Sessiz filmler aniden satılamaz hale geldiğinde tek çare, dans etmek ve biraz şarkı söylemek.

Gösteri devam etmeli!

Herkes Don Lockwood'un yürüdüğü o caddeyi hatırlıyor. Yağmur altında şarkı söylediği ve büyülü ayakkabılarıyla unutulmaz figürler sergilediği o sahne.
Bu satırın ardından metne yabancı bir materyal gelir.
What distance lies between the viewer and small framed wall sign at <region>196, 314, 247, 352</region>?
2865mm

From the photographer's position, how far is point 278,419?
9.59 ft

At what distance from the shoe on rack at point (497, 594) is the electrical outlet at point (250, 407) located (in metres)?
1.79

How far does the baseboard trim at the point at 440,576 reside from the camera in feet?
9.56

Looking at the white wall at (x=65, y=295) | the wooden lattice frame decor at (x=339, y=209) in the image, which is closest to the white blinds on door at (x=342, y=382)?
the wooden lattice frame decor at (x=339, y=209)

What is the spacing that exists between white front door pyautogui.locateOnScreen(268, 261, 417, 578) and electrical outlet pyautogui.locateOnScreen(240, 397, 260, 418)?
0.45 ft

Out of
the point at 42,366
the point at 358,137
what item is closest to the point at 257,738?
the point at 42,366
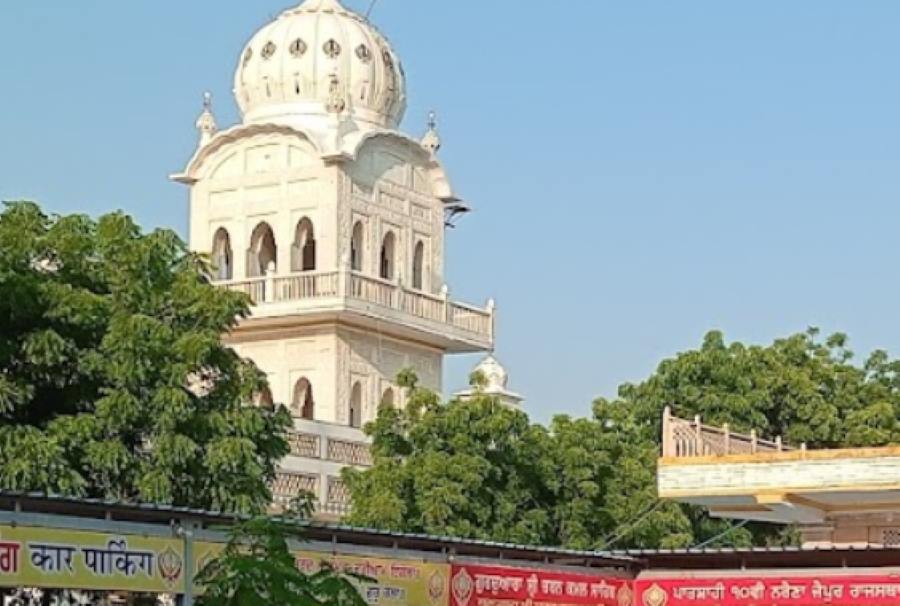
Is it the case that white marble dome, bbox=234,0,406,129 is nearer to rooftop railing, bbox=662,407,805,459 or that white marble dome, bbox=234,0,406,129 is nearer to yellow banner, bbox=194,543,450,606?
rooftop railing, bbox=662,407,805,459

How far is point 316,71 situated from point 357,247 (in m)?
3.30

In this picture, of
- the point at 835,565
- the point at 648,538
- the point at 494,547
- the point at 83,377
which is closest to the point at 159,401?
the point at 83,377

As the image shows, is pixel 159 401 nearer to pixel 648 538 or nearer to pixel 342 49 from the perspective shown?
pixel 648 538

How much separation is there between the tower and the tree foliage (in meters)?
3.54

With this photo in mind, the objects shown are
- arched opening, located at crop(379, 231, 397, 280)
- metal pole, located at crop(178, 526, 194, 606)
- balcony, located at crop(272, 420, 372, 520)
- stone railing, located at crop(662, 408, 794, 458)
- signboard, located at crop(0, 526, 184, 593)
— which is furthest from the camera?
arched opening, located at crop(379, 231, 397, 280)

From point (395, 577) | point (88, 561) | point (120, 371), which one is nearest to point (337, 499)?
point (120, 371)

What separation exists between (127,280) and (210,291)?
3.66 ft

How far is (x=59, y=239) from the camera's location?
25.0 metres

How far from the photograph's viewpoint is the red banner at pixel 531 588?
72.2 feet

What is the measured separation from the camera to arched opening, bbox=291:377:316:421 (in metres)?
35.7

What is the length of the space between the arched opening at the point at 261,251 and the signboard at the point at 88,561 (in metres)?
18.5

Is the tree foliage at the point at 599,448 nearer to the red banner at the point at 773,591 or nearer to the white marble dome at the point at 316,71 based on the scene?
the red banner at the point at 773,591

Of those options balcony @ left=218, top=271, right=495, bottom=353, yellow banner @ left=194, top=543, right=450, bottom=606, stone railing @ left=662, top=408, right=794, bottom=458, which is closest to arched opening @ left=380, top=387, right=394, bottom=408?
balcony @ left=218, top=271, right=495, bottom=353

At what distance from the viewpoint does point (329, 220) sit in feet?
117
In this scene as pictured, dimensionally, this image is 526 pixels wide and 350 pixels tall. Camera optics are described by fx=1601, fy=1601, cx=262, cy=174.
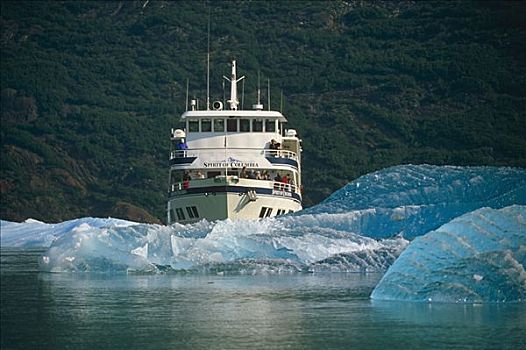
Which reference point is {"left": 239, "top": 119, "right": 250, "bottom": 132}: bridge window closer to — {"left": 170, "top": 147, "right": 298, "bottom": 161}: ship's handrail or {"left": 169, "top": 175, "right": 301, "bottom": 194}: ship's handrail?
{"left": 170, "top": 147, "right": 298, "bottom": 161}: ship's handrail

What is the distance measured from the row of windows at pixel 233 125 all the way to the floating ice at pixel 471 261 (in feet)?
97.3

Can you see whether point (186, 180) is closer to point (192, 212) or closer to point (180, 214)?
→ point (180, 214)

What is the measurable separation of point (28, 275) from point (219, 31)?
343 ft

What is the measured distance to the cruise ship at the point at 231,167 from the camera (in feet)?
156

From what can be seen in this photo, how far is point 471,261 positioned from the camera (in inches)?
776

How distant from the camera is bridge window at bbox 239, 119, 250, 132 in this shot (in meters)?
50.2

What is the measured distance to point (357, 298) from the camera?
74.4ft

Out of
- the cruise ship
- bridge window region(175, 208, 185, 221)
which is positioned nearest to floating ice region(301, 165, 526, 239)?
the cruise ship

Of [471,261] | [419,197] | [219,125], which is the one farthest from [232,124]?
[471,261]

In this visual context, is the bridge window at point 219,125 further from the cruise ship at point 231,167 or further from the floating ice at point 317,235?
the floating ice at point 317,235

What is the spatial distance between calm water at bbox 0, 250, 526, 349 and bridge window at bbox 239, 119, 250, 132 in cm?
2429

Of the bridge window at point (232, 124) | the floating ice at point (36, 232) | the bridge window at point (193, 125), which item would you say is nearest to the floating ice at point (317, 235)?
the bridge window at point (232, 124)

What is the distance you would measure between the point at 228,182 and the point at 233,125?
3620mm

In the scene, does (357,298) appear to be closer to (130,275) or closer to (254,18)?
(130,275)
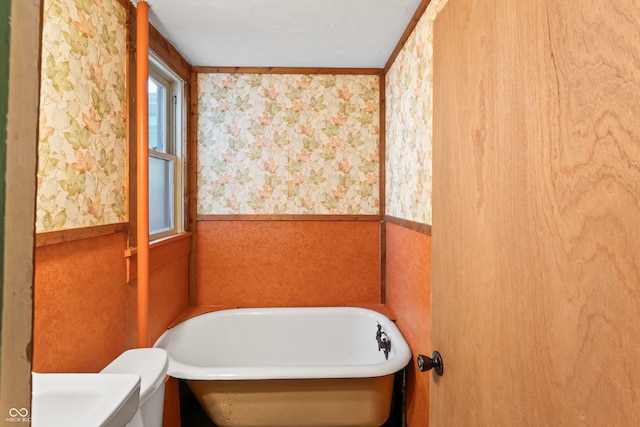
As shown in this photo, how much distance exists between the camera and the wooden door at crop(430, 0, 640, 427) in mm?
375

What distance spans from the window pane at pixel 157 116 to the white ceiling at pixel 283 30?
1.00 feet

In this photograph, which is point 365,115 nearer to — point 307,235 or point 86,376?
point 307,235

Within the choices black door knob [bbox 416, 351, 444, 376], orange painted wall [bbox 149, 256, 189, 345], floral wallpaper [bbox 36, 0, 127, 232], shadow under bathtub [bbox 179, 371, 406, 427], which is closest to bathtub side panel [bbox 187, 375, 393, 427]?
shadow under bathtub [bbox 179, 371, 406, 427]

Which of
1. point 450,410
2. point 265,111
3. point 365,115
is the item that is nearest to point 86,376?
point 450,410

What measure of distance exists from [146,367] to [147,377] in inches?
2.9

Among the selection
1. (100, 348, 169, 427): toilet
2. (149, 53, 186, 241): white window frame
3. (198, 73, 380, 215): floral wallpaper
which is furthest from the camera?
(198, 73, 380, 215): floral wallpaper

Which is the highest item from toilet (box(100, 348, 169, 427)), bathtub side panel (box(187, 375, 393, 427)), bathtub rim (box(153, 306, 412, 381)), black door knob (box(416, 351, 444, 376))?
black door knob (box(416, 351, 444, 376))

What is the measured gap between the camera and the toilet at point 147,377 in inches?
39.6

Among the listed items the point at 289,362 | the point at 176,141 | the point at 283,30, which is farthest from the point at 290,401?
the point at 283,30

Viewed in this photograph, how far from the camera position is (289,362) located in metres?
2.20

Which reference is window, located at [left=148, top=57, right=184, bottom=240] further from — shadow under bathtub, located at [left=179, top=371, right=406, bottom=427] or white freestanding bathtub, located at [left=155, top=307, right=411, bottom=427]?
shadow under bathtub, located at [left=179, top=371, right=406, bottom=427]

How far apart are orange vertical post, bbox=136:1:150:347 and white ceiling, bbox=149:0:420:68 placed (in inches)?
7.2

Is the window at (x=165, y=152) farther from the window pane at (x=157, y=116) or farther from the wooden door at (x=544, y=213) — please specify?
the wooden door at (x=544, y=213)

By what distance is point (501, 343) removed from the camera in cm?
58
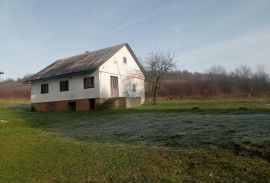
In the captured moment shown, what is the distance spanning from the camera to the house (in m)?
25.8

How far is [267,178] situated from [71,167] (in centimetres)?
485

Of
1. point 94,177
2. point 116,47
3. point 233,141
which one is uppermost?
point 116,47

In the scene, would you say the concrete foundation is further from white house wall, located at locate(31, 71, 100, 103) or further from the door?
the door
Ancak kimse Don'un çekim sonrası 39,5° ateşi olduğunu bilmiyor. Geçmişe bakıldığında bugüne göre de şemsiyesiz yağmurun altında dans etmek ve terlemek oldukça tehlikeli bir durum.

Singin' in the Rain, 20'lerde, sessiz sinema döneminin sonuna yaklaşıldığı zamanlarda geçer ve bir stüdyo ve onun sessiz yıldızı Don'un zamana ayak uydurma çabasını ele alır. Don Lockwood sese uyum sağlamayı beceremezse kendi deyimiyle 'müzelik' olacaktır.

Onun parlak konumu, Yağmurda Dans gösterime girdiği sıralarda müzikalin tür olarak statüsünü de yansıtmaktadır. 52'de müzikal, artık altın çağını geçmiş gibi görünen bir formattı. Don'un başrolü birlikte paylaştığı genç Lina Lamontla oynamakta olduğu filmin sesli olarak yeniden çekimi sırasında Farklı bir sekans vardır. Bu yeni teknoloji ekibin ve oyuncunun yeteneklerini aşmaktadır.